SHORT TASK: Can you reproduce the material below with "snapshot" swapped for "image" everywhere it occurs, leaving every other word unchanged and omitting the pictures?

---+---

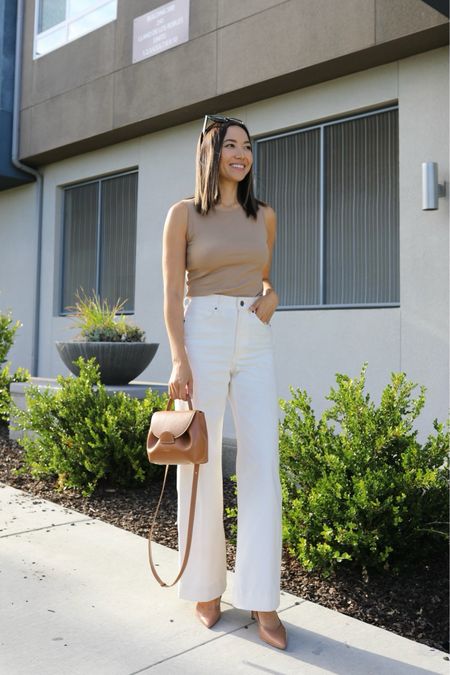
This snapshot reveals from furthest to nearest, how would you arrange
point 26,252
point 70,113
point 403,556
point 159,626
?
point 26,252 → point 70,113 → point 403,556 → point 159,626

---+---

CORRECT OUTPUT:
This image reveals from furthest to nearest, how would you arrange
point 26,252
point 70,113
point 403,556
point 159,626
?
point 26,252 → point 70,113 → point 403,556 → point 159,626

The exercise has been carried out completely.